Boston College terror tapes case may go to US Supreme Court
News Letter
Published on Sunday 2 September 2012

THE US Supreme Court is to be asked to hear what will be the last legal attempt to block the PSNI’s request for access to an archive of taped interviews with Troubles era terrorists.

The latest legal bid to stop the Boston College recordings being handed over to the police failed at the end of last week.

The two men who were behind the project — journalist Ed Moloney and former IRA man Anthony McIntyre, who is now an academic — had applied for an ‘en banc’ appeal court hearing after a series of other legal challenges had failed.

An en banc hearing which would have allowed them to have the case heard before the entire bench of the First Circuit Court of Appeal after a panel of judges rejected their appeal.
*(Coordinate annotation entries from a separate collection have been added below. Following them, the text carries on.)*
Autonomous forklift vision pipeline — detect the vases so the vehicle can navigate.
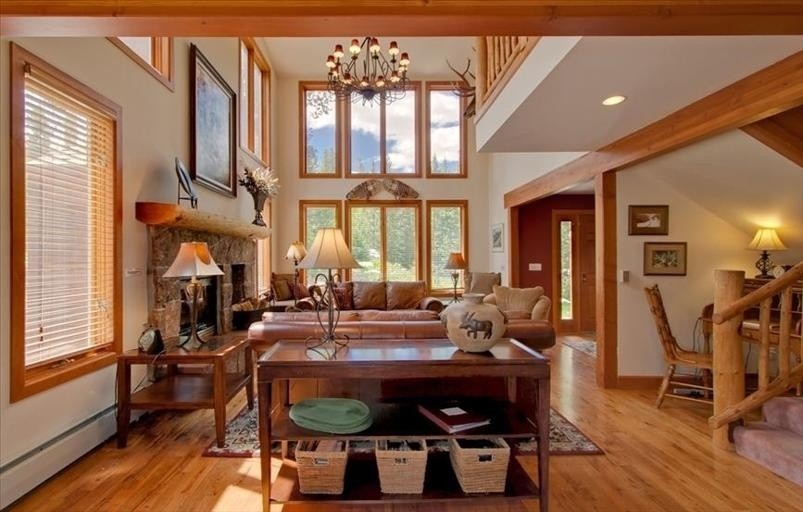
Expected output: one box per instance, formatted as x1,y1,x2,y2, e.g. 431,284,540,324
250,191,266,226
440,294,507,353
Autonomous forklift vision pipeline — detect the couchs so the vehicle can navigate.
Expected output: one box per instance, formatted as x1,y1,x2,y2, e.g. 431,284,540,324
248,321,556,423
484,285,552,319
265,272,302,312
296,281,445,322
466,271,501,294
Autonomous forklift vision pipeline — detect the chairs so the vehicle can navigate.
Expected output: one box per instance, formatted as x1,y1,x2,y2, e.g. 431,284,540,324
643,284,712,409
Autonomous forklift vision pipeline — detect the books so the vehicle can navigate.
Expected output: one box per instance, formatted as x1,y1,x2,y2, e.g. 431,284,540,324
419,399,491,435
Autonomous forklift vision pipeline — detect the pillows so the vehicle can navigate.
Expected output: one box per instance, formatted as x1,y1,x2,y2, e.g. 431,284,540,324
288,282,310,299
273,280,292,301
332,287,348,310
However, that application was dismissed on Friday. Mr Moloney and Mr McIntyre immediately made clear that they intended to appeal to the US Supreme Court in a final attempt to stop the tapes being released.

There is no guarantee that the Supreme Court will even agree to hear the case, as each year it receives thousands of requests for hearings.
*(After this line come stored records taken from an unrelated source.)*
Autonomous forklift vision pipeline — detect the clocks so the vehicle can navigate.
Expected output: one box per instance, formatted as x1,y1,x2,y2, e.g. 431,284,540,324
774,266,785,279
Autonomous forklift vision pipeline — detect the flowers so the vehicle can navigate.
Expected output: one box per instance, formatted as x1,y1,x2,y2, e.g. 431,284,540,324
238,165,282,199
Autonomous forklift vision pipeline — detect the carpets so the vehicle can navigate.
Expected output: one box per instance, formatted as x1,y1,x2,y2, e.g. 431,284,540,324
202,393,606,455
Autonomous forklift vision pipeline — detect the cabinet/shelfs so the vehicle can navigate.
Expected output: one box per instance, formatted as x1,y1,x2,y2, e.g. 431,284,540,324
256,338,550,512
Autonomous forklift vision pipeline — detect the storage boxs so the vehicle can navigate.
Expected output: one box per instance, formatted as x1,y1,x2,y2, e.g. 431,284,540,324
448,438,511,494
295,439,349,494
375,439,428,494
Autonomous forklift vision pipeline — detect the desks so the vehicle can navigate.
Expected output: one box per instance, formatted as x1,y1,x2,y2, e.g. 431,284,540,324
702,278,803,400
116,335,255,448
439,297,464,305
In a statement, Mr Moloney and Mr McIntyre said that they intended to apply to the Supreme Court as they believed that the case raised “issues of major constitutional importance for Americans”.

They said: “The First Circuit’s decision means that the IRA interviews lodged at Boston College could theoretically be handed over to the PSNI next Friday, September 7, on the same day as Boston College’s own appeal comes before the First Circuit Court of Appeal in Boston.
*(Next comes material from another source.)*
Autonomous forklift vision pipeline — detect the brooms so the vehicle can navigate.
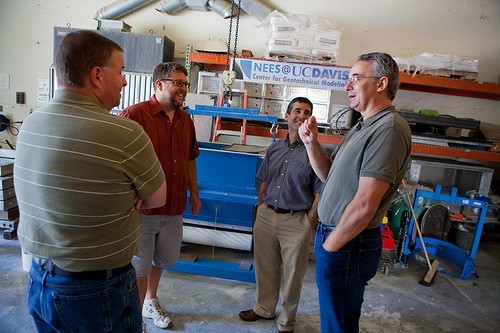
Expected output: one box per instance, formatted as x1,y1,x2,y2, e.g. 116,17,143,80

“The application is based on a number of issues of great public interest and constitutional importance, not least that one effect of the First Circuit decision is to give foreign law enforcement agencies greater power over US citizens in respect of subpoenas than could ever be exercised by domestic agencies.”

The PSNI initially requested access to the Boston College vault last March and since then has faced a series of legal challenges to its request, initially from Boston College and then from Mr Moloney and Mr McIntyre.

Detectives believe that the interviews contain details of how mother-of-10 Jean McConville was murdered and came under pressure to reinvestigate the atrocity when it emerged in 2010 that former IRA commander Brendan Hughes had told researchers that Gerry Adams personally ordered Mrs McConville’s murder.

The Sinn Fein president, who denies ever being a member of the IRA, has denied Hughes’ claim.